Records for processing
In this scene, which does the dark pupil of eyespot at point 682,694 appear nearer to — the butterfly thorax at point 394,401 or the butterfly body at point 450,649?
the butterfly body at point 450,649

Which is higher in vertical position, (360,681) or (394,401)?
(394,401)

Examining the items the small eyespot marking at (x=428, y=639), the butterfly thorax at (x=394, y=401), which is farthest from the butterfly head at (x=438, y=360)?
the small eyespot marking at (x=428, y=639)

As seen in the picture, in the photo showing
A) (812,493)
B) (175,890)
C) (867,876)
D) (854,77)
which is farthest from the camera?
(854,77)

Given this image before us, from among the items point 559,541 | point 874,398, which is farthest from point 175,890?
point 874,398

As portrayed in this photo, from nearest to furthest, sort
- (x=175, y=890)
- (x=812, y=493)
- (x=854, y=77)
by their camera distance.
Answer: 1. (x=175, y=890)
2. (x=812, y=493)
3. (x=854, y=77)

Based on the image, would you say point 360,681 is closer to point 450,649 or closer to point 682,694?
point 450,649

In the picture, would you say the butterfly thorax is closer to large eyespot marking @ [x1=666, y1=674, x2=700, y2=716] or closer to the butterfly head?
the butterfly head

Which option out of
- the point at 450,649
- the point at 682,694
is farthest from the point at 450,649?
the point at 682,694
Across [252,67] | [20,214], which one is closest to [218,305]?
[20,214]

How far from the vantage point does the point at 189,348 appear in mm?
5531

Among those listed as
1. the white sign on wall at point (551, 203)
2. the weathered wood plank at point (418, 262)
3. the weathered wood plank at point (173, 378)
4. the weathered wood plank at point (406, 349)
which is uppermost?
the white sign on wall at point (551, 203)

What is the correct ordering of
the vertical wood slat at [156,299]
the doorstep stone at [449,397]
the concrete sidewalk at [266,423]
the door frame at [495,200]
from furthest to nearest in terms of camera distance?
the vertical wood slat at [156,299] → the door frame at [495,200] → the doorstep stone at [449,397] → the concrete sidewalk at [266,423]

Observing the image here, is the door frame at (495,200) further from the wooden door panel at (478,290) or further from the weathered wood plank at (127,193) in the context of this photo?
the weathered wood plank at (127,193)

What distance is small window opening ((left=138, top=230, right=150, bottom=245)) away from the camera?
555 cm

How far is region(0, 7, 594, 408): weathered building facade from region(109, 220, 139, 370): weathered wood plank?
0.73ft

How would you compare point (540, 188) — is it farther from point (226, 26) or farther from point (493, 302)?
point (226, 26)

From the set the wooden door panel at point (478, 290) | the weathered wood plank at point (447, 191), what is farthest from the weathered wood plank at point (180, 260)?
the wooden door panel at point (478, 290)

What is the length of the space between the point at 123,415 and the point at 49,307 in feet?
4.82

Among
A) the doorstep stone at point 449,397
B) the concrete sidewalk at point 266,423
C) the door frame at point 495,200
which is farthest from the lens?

What to produce
Copy all of the records again, but swap "butterfly thorax" for "butterfly abdomen" everywhere it occurs and leave everything else unchanged.

Worked solution
In this scene, which does the dark pupil of eyespot at point 682,694 appear nearer to — the butterfly abdomen at point 394,401 or the butterfly body at point 450,649?
the butterfly body at point 450,649

Which is higher in vertical position, (360,681) or (394,401)?
(394,401)

Examining the items the small eyespot marking at (x=428, y=639), the butterfly abdomen at (x=394, y=401), which is farthest from the butterfly head at (x=438, y=360)?
the small eyespot marking at (x=428, y=639)

As seen in the picture, in the photo showing
A) (812,493)
B) (175,890)
C) (867,876)
D) (854,77)
which is farthest from the camera?
(854,77)

Given this image before us, from among the items point 559,541 | point 874,398, which is farthest from point 175,890?
point 874,398

As portrayed in this photo, from nearest to furthest, sort
- (x=175, y=890)
- (x=812, y=493)
- (x=854, y=77)
by their camera distance.
Answer: 1. (x=175, y=890)
2. (x=812, y=493)
3. (x=854, y=77)

Based on the image, would you say point 360,681 is closer to point 450,649 or closer to point 682,694?
point 450,649

In the picture, would you say the butterfly abdomen is closer to large eyespot marking @ [x1=666, y1=674, x2=700, y2=716] or closer to the butterfly head?
the butterfly head

Which option out of
- the point at 450,649
- the point at 682,694
is farthest from the point at 450,649?
the point at 682,694
Across [252,67] | [20,214], which one is closest to [218,305]?
[20,214]

How far from the vantage point does the point at 189,348 appear in mm?
5531

Among those listed as
1. the white sign on wall at point (551, 203)
2. the weathered wood plank at point (418, 262)
3. the weathered wood plank at point (173, 378)
4. the weathered wood plank at point (406, 349)
which is uppermost?
the white sign on wall at point (551, 203)

What is the correct ordering of
the vertical wood slat at [156,299]
the doorstep stone at [449,397]
the concrete sidewalk at [266,423]
the door frame at [495,200]
from furthest to nearest in terms of camera distance?
the vertical wood slat at [156,299] → the door frame at [495,200] → the doorstep stone at [449,397] → the concrete sidewalk at [266,423]

Observing the image here, is the door frame at (495,200) further from the wooden door panel at (478,290) or further from the weathered wood plank at (127,193) in the context of this photo?
the weathered wood plank at (127,193)

What distance is small window opening ((left=138, top=230, right=150, bottom=245)) away from the camera?
555 cm

How far is region(0, 7, 594, 408): weathered building facade from region(109, 220, 139, 370): weathered wood plank?
0.73ft

How would you compare point (540, 188) — is it farther from point (226, 26) or farther from point (493, 302)?
point (226, 26)

From the set the wooden door panel at point (478, 290) | the weathered wood plank at point (447, 191), what is farthest from the weathered wood plank at point (180, 260)?
the wooden door panel at point (478, 290)

What is the length of the space between the point at 123,415 and the point at 49,307 in feet?
4.82

Among
A) the doorstep stone at point 449,397
B) the concrete sidewalk at point 266,423
C) the door frame at point 495,200
which is farthest from the lens?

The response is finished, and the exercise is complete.